Le terrorisme, sujet de crise entre les deux puissances nucléaires depuis l'attaque du 13 décembre dernier contre le Parlement indien, est cependant loin d'être le seul point d'envenimement des relations entre les deux voisins. Reste en effet le talon d'Achille de la paix dans le sous-continent asiatique : le Cachemire lui-même. Pour preuve, le discours de Pervez Musharraf n'a pas arrêté le déploiement des forces armées sur la ligne de contrôle cachemirie. Près d'un million de soldats indiens et pakistanais y vivent toujours un face-à-face tendu, et échangent des tirs quasi-quotidiennement.

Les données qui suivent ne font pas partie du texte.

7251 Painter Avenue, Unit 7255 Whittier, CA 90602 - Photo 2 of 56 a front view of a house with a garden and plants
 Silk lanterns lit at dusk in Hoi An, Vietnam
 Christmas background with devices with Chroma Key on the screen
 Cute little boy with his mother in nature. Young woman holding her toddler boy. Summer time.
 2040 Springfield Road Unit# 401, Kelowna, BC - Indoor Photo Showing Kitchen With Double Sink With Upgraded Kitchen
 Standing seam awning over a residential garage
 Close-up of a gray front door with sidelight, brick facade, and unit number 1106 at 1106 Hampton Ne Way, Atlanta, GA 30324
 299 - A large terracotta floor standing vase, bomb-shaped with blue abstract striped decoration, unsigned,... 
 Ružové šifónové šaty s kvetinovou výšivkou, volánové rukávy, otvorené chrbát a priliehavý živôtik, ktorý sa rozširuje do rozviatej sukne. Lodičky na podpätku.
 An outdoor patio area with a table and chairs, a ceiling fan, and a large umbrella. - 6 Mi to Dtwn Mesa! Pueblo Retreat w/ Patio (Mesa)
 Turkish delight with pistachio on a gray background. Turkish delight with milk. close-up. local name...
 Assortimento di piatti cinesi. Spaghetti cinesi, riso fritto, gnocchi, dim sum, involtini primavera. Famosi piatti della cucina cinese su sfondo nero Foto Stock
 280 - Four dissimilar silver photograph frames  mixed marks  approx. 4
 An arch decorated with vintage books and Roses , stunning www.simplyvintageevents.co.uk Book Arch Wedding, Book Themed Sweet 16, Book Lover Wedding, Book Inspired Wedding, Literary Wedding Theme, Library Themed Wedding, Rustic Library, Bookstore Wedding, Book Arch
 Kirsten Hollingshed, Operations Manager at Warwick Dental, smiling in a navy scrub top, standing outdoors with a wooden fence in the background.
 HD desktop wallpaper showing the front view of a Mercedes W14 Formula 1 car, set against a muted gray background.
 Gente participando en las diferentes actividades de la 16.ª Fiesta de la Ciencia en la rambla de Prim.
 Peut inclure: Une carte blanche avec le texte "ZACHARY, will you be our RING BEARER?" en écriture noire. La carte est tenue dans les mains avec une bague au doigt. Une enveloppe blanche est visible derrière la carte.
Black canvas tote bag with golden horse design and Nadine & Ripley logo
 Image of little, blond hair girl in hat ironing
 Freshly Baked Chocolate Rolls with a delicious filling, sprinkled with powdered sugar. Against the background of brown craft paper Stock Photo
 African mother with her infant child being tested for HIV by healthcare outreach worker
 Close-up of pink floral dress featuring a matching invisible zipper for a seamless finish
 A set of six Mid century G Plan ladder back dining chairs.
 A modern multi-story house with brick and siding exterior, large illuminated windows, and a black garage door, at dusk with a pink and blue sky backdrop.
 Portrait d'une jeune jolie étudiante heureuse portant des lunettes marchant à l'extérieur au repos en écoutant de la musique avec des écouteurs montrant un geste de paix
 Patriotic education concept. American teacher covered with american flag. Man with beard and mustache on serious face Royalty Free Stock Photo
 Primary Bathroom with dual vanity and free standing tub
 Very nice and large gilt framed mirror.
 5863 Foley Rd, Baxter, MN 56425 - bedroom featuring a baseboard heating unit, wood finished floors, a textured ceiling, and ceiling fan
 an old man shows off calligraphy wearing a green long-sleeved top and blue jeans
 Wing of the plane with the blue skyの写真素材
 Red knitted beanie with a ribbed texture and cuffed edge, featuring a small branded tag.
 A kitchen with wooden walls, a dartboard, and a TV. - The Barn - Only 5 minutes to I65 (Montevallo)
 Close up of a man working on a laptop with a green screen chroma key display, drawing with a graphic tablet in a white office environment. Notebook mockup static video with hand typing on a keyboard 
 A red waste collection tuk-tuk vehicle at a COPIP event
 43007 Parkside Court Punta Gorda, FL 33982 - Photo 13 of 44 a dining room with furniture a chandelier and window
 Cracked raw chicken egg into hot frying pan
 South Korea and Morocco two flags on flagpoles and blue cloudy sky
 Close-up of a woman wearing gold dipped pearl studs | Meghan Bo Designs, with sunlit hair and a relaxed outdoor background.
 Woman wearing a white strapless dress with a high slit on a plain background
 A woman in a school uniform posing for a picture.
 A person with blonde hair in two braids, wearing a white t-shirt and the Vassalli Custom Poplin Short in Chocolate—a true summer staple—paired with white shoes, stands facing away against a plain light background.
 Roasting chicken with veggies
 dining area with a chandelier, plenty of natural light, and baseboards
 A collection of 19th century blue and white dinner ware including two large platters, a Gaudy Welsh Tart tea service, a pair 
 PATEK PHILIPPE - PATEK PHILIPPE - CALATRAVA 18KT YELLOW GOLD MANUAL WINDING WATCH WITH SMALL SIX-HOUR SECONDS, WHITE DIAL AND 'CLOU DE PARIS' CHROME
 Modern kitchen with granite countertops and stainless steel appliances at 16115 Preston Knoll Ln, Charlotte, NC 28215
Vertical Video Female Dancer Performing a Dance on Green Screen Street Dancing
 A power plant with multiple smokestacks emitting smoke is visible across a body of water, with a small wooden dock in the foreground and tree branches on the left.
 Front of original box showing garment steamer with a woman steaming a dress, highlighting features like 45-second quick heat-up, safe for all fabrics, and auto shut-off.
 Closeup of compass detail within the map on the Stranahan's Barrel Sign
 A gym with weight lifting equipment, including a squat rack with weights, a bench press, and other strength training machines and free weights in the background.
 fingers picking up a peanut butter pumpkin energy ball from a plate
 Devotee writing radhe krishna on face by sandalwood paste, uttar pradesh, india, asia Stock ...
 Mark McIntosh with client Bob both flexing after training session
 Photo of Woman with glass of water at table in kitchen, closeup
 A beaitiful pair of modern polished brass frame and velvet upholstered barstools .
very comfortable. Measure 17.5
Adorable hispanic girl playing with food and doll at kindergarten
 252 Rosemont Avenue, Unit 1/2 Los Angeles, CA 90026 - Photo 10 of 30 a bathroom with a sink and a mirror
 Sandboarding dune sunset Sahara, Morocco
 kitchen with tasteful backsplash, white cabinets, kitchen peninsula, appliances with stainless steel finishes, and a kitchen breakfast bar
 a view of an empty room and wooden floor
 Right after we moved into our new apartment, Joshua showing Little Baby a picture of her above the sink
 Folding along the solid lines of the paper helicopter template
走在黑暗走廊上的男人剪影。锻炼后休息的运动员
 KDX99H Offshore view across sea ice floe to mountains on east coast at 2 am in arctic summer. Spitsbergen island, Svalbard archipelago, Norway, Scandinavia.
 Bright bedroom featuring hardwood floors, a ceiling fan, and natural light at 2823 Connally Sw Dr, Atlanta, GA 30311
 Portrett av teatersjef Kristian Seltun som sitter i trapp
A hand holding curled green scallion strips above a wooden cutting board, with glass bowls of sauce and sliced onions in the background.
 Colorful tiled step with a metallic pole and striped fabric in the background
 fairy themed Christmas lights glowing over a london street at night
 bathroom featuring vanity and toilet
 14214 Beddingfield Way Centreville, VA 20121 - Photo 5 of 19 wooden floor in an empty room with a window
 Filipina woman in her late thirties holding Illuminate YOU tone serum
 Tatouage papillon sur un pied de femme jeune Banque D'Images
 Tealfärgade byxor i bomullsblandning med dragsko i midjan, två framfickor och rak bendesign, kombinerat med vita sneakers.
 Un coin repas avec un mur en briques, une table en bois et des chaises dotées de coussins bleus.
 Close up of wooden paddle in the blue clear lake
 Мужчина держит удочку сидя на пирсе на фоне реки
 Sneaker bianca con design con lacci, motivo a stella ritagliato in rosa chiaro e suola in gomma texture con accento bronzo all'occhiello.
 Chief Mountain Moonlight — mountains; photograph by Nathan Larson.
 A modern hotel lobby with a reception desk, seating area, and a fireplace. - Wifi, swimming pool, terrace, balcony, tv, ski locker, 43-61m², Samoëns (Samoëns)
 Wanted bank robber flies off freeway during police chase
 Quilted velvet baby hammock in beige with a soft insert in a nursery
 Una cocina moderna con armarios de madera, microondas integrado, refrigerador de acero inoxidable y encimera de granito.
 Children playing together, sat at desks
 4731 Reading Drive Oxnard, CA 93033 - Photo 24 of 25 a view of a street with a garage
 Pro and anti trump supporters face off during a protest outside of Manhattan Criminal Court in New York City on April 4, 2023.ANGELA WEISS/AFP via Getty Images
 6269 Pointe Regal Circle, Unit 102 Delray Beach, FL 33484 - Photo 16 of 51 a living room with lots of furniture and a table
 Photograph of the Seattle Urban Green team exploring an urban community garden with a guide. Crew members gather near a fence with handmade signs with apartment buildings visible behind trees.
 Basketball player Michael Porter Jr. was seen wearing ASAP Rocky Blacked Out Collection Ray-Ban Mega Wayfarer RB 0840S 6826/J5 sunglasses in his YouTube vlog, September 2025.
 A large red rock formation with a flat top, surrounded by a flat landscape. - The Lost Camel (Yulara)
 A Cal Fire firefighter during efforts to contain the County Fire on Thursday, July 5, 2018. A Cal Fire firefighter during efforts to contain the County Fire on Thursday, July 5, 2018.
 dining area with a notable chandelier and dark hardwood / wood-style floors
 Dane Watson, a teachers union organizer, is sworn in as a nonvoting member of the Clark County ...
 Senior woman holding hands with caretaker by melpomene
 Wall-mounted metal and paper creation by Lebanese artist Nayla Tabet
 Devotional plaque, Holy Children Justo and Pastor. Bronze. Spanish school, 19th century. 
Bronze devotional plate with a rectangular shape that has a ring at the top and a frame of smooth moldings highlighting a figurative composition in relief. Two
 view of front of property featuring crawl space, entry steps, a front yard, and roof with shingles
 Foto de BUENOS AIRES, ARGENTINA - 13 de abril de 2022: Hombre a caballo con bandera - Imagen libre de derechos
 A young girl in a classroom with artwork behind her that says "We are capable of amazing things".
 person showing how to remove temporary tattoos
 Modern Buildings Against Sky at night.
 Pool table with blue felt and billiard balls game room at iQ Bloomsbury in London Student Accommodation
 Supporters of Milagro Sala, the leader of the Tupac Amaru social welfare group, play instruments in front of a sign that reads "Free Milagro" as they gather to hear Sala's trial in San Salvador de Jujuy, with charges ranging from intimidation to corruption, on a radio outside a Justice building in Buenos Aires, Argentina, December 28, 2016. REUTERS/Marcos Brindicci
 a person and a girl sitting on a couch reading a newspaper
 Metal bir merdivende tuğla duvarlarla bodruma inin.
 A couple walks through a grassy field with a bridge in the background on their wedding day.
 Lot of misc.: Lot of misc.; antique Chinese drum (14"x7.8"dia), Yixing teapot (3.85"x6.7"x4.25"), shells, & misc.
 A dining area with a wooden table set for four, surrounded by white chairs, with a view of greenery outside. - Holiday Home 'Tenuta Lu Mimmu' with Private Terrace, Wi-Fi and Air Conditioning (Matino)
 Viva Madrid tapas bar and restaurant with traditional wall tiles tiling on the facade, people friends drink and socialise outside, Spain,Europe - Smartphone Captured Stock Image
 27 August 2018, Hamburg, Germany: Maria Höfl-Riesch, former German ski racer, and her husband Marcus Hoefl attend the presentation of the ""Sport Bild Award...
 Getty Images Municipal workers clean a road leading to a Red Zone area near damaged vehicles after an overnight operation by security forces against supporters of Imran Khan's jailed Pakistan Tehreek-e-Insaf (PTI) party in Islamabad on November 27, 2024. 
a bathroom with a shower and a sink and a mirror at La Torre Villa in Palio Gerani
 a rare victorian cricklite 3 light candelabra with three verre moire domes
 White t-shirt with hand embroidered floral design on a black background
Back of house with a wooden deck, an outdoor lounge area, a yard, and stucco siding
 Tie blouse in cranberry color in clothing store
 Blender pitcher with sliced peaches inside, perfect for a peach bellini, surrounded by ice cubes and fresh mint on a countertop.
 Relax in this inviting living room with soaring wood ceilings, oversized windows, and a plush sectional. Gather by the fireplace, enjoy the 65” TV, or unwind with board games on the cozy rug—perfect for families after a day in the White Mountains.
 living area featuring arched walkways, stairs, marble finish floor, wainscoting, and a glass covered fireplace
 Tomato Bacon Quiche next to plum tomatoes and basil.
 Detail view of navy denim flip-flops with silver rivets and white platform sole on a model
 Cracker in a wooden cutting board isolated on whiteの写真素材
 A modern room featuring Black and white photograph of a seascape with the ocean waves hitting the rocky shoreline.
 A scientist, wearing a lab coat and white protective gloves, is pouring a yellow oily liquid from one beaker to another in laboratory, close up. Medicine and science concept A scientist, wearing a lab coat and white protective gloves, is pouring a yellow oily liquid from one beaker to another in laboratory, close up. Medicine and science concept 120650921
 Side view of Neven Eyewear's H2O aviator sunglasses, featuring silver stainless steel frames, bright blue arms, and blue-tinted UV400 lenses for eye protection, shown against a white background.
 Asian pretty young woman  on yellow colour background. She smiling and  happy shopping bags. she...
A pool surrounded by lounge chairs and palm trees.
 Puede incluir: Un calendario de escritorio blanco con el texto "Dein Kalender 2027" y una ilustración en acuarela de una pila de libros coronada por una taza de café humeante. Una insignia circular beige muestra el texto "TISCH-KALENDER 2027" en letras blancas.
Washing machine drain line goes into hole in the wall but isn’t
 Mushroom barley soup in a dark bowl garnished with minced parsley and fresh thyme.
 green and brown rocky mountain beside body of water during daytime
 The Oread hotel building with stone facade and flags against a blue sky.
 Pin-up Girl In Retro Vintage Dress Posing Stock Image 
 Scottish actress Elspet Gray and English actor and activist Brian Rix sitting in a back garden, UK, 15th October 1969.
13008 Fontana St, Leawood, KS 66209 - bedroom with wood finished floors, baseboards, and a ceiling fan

Par ailleurs, après l'interdiction par Islamabad des deux organisations montrées du doigt par l'Inde - le Lashkar-e-Taiba et le Jaish-e-Mohammed - New Delhi avait fait savoir dimanche qu'il attendait des « actes concrets » pour envisager un retrait de ses forces. Mais M. Musharraf réfléchit encore sur la façon de faire appliquer les mesures qu'il a annoncées. Il doit en effet faire face à un système policier défaillant, et à des extrémistes qui bénéficient de certaines complicités locales. Lundi, le Parti Travailliste Pakistanais (LPP) soulignait aussi que rien n'a été fait «pour déraciner les causes du fanatisme que sont la pauvreté et l'analphabétisme ». Des points cruciaux que le dirigeant pakistanais abordera certainement avec le secrétaire d'Etat américain Colin Powell, attendu mercredi à Islamabad. L'émissaire de Washington devrait aussi se rendre à New Delhi qui accueillait ce lundi le Premier ministre chinois Zhu Rongji, dont la visite tranche avec le soutien traditionnel de Pékin au Pakistan.